The excited babble of talk had subsided in the room. The evening was wearing late; the crowd thinned out, drifting away singly and by twos; Sergeant Mendez’s interruption had dampened the dregs of the evening. Somewhere, in a near quarter of town, several gunshots sounded.
Six said, “You don’t think—”
“I don’t think anything,” Stride said, more harsh than necessary. An image crossed Six’s mind: the last time he had seen Sergeant Mendez the man had been holding a bloody quirt in his hand.
They stood and watched the room empty out. Six opened his mouth to speak, and heard the click of a door latch behind him; he wheeled into the office.
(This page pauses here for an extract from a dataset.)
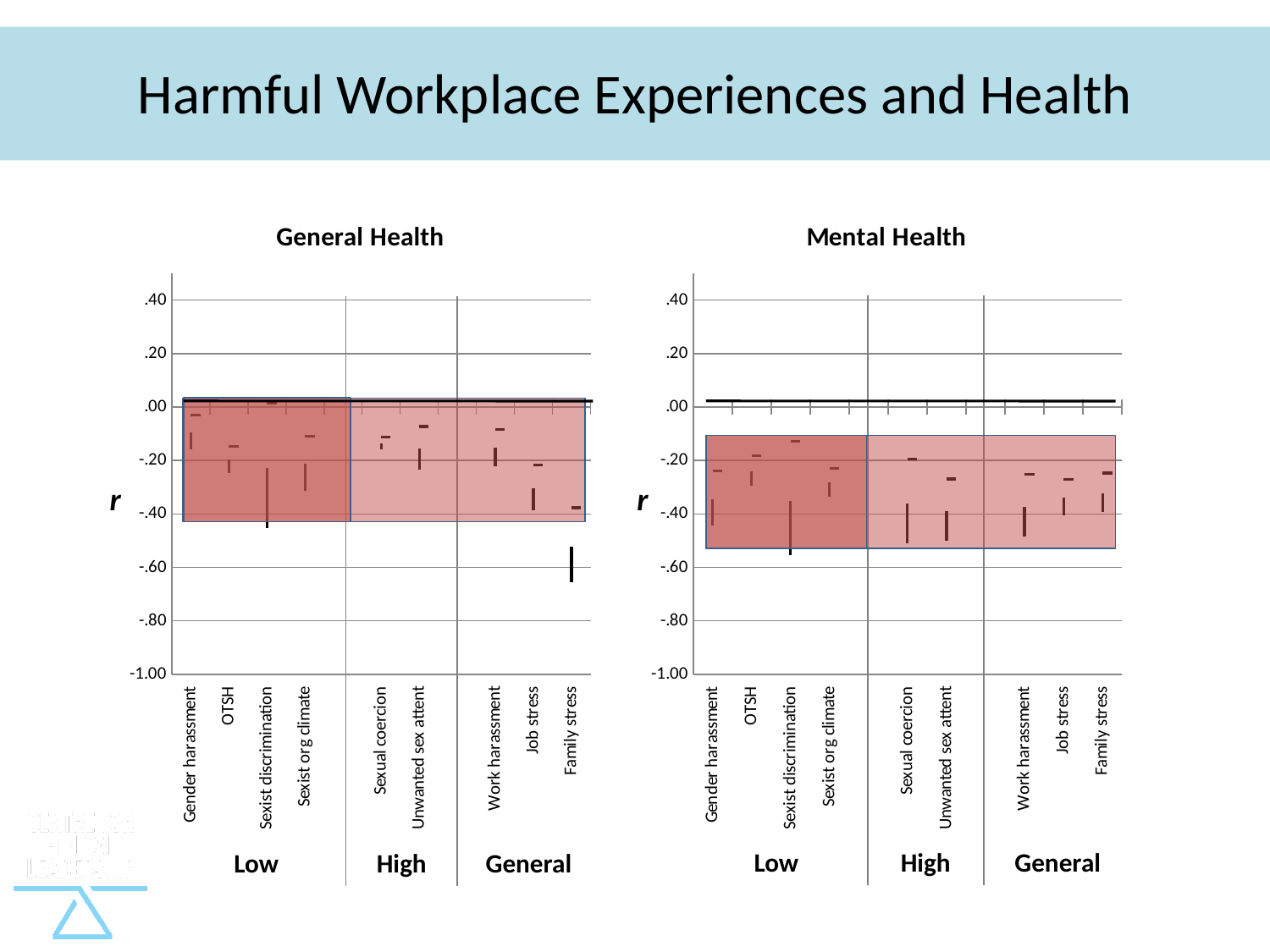
In the General Health chart, is the value for Work harassment greater or less than .00? less In the Mental Health chart, is the value for Unwanted sex attent greater or less than -.20? less In the General Health chart, how many categories are shown along the x axis? 9 What is the title of the right chart? Mental Health In the General Health chart, what is the lowest value shown on the y axis? -1.00 In the Mental Health chart, how many categories are grouped under the 'Low' label? 4 What is the title of the left chart? General Health In the Mental Health chart, is the value for Sexist org climate greater or less than -.40? greater In the General Health chart, how many categories are grouped under the 'High' label? 2 In the Mental Health chart, which category has a higher value, OTSH or Unwanted sex attent? OTSH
The back door pushed open, and Six relaxed slightly – Captain Rodrigo Medina walked in, looking weary.
Stride glanced at Six, then walked into the office and shut the door.
Captain Medina said without preamble, “Old Juano fell on his knife
.”
“All right,” Stride said. There was no reading his face. “How’d it happen, Rodrigo?”
“A soldier shot him in the leg. Juano probably thought he wouldn’t be able to stand up to much of Mendez’s torture. Maybe he knew where Santana is and didn’t want to be the one to give him away.”
“So he killed himself,” Jeremy Six said.
Stride’s voice climbed: “Rodrigo … why didn’t you stop him?”
“I was not sure he wasn’t right,” Medina murmured. “I was following the good Sergeant Mendez. He’s … impetuous. I thought if he knew I was watching, he might treat the old man more gently. Unfortunately I followed the wrong soldier, and by the time I got close, the old man was dead – and so was the soldier who shot him in the leg.”
Medina’s brittle glance held Stride’s. “I thought I saw your bartender out there. I don’t suppose you would know anything about who shot the soldier, amigo?”
“No.”
“He was strangled to death. Tell your bartender to take care.”
“I will. Thanks.”
Rodrigo Medina shook his head dismally. “Sergeant Mendez is a fitting right hand for Colonel Sanderos, I think. My God, but there is too much killing.”
Then he looked up; he seemed to shake himself; he turned to Jeremy Six and said in a stiff tone as dry as autumn wind through dying leaves, “I am instructed to tell you to advise Carlos Santana to surrender. I’m told he will receive a fair trial.”
“Sure.”
Medina smiled. “Sure,” he echoed. “Listen … there’s a brigade of troops on the way here from Ures to reinforce us. They left Ures tonight at sundown. It’s a matter of three or four days’ march for them –Santana will know how far it is, far better than you or I. You understand what I’m telling you?”
“I guess I do,” Six said.
The easy smile crossed Medina’s handsome face, and went away. He swung on his heel and slipped quickly out the back way.
Jericho Stride said, “I never heard him come so close to admitting he’s working for Santana. That was taking a chance – and around here that can get you in trouble.” He looked more closely at Six. “You’re thinking about old Juano? Look, Jeremy, he was a sweet old man but he was all used up. Death doesn’t mean much down here, they kill each other for a hunk of bread. Don’t let your hate for Colonel Sanderos and that little ferret Mendez get you all fired up for Santana’s crazy hairpin revolution.”